Впоследствии, когда мои приятели, уже школьники, копались на свалках в поисках драгоценных баллончиков из-под репеллента, я стоял в стороне. Баллончики кидались в костер, где с оглушительным грохотом взрывались. Если случалось так, что баллончик полон, то вверх взметались к тому же языки пламени…
Мой рассказ о том, как я открыл для себя помойку, почему-то очень насмешил мою жену. У нее такое чувство юмора – никогда не знаешь, что ее развеселит. Но, вообще, нам здорово удается веселиться вместе. Мне воспоминание о помойке тоже представляется забавным. Во всяком случае, когда одна из моих дочурок как-то предложила мне на полном серьезе забрать выставленный на помойку офисный стул (ей тоже было около трех), я лишь слегка пожурил ее, объяснив, что копаться в мусоре – нехорошо. Это удел тех дядь, у которых нет дома. Потому что в молодости они не хотели работать, и слишком часто сидели под грибком в детской песочнице. Мне кажется, она меня поняла.
Я учился уже во втором классе школы, когда ко мне во дворе подошла какая-то женщина. К тому времени, детсадовские наставления я забыл, но не был вполне беспечен. Хотя времена, конечно, были не настолько жестокие как немногим позже.
– Сынок, – попросила она, – помоги сумку донести.
Я охотно согласился. Сумка была очень легкая. Как будто набита газетами. И я удивился, что она сама не справилась. Мы прошли несколько домов. Она открыла дверь в подъезд. И тут я остановился. Что-то в ее поведении меня насторожило. Я задрал голову, и увидел, что с балкона вниз смотрит какой-то мужик с неприятной физиономией. Глядел он прямо на меня, выжидательно.
– Ну, что, пойдем? – сказала женщина.
– Все, – я поставил сумку, – я очень спешу. Дальше вы сами.
Тут она вдруг резко прыгнула ко мне и вцепилась в руку:
– Ну-ка постой! Куда ты?!
Мужик тем временем исчез с балкона. А тетка, чье лицо резко стало очень злым, поволокла меня к подъезду, приговаривая: «Пошли, пошли…» О сумке она сразу забыла.
Я довольно ловко вывернулся и побежал через улицу. Оглянулся на бегу. И увидел, что из подъезда появился мужик и остановился рядом с ней. Больше я не оглядывался. Бежал до самого дома… До сих пор не знаю, какой опасности избежал. Но твердо уверен – они хотели заманить меня в квартиру… По счастью, у меня очень развита интуиция. И только поэтому я сегодня жив. Уже в юности меня ждали события пострашнее – без звериной интуиции я бы их не прошел.

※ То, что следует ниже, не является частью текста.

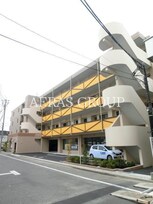 シャルム北戸田Ⅱ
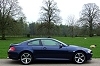 A new breed of GT. Image by Dave Jenkins.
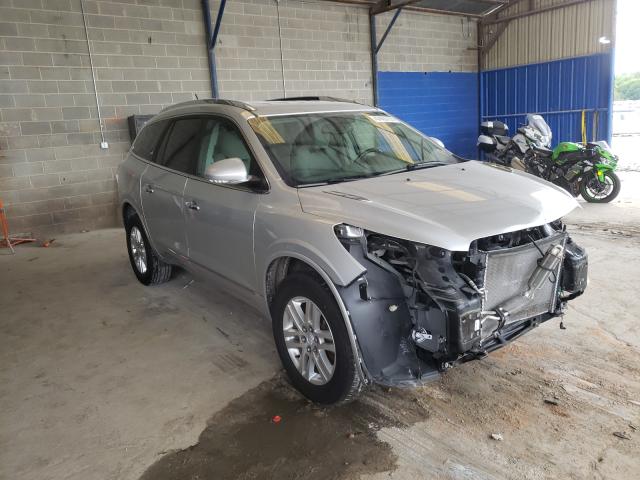 BUICK ENCLAVE 2015 5gakrakd8fj236145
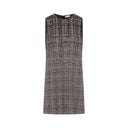 Brunello Cuccinelli Mini Dress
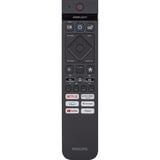Philips Ambilight 55MLED910/12 TV 139,7 cm (55") 4K Ultra HD Smart TV Wifi Noir 55" QLED Noir, 139,7 cm (55"), 3840 x 2160 pixels, QD-Mini LED, Smart TV, Wifi, Noir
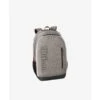 Wilson Team Backpack Bag- Heather Grey 1 Wilson Team Backpack Bag- Heather Grey -Pickleball Equip Store wilson team backpack bag heather grey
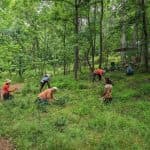 GoodWorks Unites Volunteers and Nonprofits for First Day of Service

В детстве, как большинство мальчишек, я испытывал непреодолимое желание что-нибудь где-нибудь взорвать. Не знаю, откуда в маленьких мужичках такая одержимость взрывчатыми веществами. Возможно, это генетическая память. В наличие которой я, впрочем, совсем не верю. А может, это мощный деструктивный инстинкт, наличествующий во всех представителях мужского пола… Тяга к разрушению до основания у нас в крови. Чтобы затем построить все заново? Или снова разрушить? О, эта магическая картина, когда в одночасье целый дом с утробным гулом ухает вниз, обращается в труху. Лучше бы, конечно, вместе с жителями. Но можно и без них. Разумеется, в детстве подобная катастрофа труднодостижима. Но к ней надо стремиться. Это знает каждый порядочный дворовый хулиган.
Впоследствии, уже будучи учеником одиннадцатого класса, и волею судеб (точнее, волею моих родителей) попав в биолого-химический лицей, я узнал, что такое настоящие взрывы. Кому еще их было организовывать, как не юным одаренным химикам? Особенно усердствовал в этом деле один из моих соучеников. Назовем его очередным вымышленным именем, скажем, Валерий Ключников – поскольку сейчас это уважаемый и очень небедный человек, главный патологоанатом одного из центральных столичных моргов. Мы почти не видимся сегодня, к сожалению. А может, и к счастью. Протекция по его роду деятельности мне, слава богу, совсем не нужна. Так что я ему не звоню. К тому же, в памяти у меня Ключников прочно засел как фанатичный подрывник, не способный думать ни о чем другом.